Reintroduction of wildlife will be up to the people

“If they aren’t there, it’s certainly the right sort of place for a potential wildcat reintroduction project.

“But there would need to be detailed habitat assessments and proper public consultation”, said Mr Micklewright.

Similar discussions and approvals will be needed for any introduction of beavers and lynx.

“It won’t happen tomorrow. Perhaps in 30 years this may be a part of Scotland where they return.

“It’s very much up to the people in the landscape.”

Rewilding areas are popular with tourists. Photograph Nelleke de Weerd, Rewilding Europe

As well as connecting habitats, the project aims to strengthen connections between communities and the wildlife on their doorsteps.

This will include additional funding and job opportunities.

Some of the carbon credits received by landowners for offsetting emissions could be shared with communities, similar to levies applied to windfarm developments.

“It’s not been tried before. But we want to ensure that when a landowner gets credits, part of that will go to help the community thrive”, said Mr Micklewright.

It’s beautiful at the moment but it’s not as nature intended”

Steve Micklewright

He believes job opportunities will also follow.

The Dundreggan Estate had one member of staff in 2008 and now has seven and five trainees involved in rewilding.

Another 15 staff will be employed at the world’s first rewilding centre due to open on the estate in 2023.

Highland rewilding work is a ‘beacon of hope’

Dundreggan is part of Trees for Life’s ongoing work which has seen nearly two million native trees established to restore the Caledonian Forest in the Highlands.

Rewilding Europe sees this work as a “beacon of hope” for reversing declines in habitat and wildlife that have left vast swathes of Scotland overgrazed, treeless, denuded, drained and over-managed.

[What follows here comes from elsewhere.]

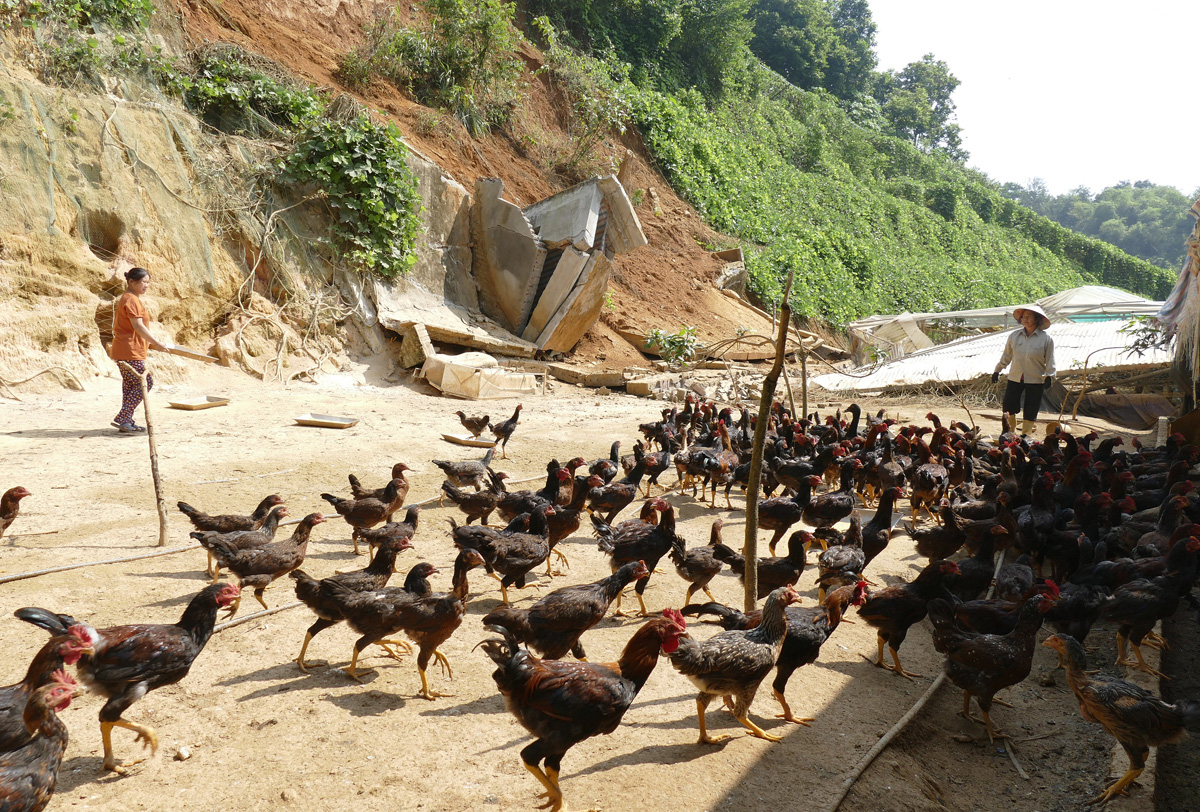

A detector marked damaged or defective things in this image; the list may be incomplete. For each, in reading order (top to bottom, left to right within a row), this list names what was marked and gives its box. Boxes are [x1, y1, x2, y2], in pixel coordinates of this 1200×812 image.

broken concrete slab [523, 243, 588, 338]
broken concrete slab [537, 253, 609, 352]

Frans Schepers, managing director of Rewilding Europe, adds: “Affric Highlands is a bold, exciting and inspiring venture for nature’s recovery as Scotland moves up the biodiversity league table.

The rewilding area will include Glen Affric. Photograph Chris Aldridge

“Our decision to accept the project as our ninth rewilding area reflects the hard work and achievements of Trees for Life, its volunteers and its partners.

“Including Affric Highlands in our portfolio of major European rewilding areas will help magnify rewilding’s impact in the Highlands, and put it firmly on the global map.”